Look for the line that has "scientific name: Rodentia" in the material below; please repeat it and every line after it, exactly, up to and including the line that has "common name: snowshoe hare", and nothing else.

• **Source records**
#####
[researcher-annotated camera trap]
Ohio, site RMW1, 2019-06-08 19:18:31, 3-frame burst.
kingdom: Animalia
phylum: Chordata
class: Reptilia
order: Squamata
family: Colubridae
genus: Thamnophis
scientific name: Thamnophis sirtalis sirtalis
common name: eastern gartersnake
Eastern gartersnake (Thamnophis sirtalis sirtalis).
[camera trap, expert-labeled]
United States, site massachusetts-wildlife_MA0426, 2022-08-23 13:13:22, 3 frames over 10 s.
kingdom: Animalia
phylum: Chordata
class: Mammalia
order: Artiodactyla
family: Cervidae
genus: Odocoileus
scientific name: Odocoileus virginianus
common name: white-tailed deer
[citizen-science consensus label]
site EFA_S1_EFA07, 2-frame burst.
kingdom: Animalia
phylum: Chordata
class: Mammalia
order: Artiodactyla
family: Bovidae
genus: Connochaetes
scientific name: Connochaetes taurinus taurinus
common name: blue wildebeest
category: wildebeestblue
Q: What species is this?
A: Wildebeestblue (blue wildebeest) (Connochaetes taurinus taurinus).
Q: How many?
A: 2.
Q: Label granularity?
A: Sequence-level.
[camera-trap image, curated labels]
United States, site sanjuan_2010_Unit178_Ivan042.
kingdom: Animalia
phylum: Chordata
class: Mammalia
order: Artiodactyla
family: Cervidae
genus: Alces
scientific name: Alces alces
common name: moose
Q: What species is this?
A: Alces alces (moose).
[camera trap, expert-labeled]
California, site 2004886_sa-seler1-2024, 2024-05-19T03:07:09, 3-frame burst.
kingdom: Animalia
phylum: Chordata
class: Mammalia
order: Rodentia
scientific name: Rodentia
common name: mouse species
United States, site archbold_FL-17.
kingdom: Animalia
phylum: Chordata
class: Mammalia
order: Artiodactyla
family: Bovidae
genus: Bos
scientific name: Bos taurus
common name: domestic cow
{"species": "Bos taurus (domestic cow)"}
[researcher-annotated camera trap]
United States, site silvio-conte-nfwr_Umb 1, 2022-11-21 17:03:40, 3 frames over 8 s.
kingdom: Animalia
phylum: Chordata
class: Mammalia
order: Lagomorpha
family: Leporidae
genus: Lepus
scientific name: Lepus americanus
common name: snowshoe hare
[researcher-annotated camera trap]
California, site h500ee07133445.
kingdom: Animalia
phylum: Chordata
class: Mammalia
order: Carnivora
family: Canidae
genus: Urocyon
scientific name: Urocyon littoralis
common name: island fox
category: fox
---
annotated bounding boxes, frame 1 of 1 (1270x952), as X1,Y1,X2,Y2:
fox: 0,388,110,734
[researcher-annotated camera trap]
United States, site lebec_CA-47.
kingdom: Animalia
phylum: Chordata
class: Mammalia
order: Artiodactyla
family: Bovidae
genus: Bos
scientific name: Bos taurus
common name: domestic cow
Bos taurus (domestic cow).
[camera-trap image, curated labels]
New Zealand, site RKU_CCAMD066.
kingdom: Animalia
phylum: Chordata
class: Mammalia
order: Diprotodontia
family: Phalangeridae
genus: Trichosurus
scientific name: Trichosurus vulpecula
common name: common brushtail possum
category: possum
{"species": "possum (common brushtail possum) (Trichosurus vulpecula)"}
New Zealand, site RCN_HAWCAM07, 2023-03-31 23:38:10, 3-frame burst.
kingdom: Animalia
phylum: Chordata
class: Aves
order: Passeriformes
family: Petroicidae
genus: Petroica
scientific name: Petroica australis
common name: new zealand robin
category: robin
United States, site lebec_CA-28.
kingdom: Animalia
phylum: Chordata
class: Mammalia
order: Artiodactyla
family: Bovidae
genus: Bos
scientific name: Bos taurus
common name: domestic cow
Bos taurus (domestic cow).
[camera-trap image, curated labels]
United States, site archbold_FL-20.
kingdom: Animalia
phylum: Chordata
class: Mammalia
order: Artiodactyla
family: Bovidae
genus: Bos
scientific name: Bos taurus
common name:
#####
• **Solution to this task**
scientific name: Rodentia
common name: mouse species
United States, site archbold_FL-17.
kingdom: Animalia
phylum: Chordata
class: Mammalia
order: Artiodactyla
family: Bovidae
genus: Bos
scientific name: Bos taurus
common name: domestic cow
{"species": "Bos taurus (domestic cow)"}
[researcher-annotated camera trap]
United States, site silvio-conte-nfwr_Umb 1, 2022-11-21 17:03:40, 3 frames over 8 s.
kingdom: Animalia
phylum: Chordata
class: Mammalia
order: Lagomorpha
family: Leporidae
genus: Lepus
scientific name: Lepus americanus
common name: snowshoe hare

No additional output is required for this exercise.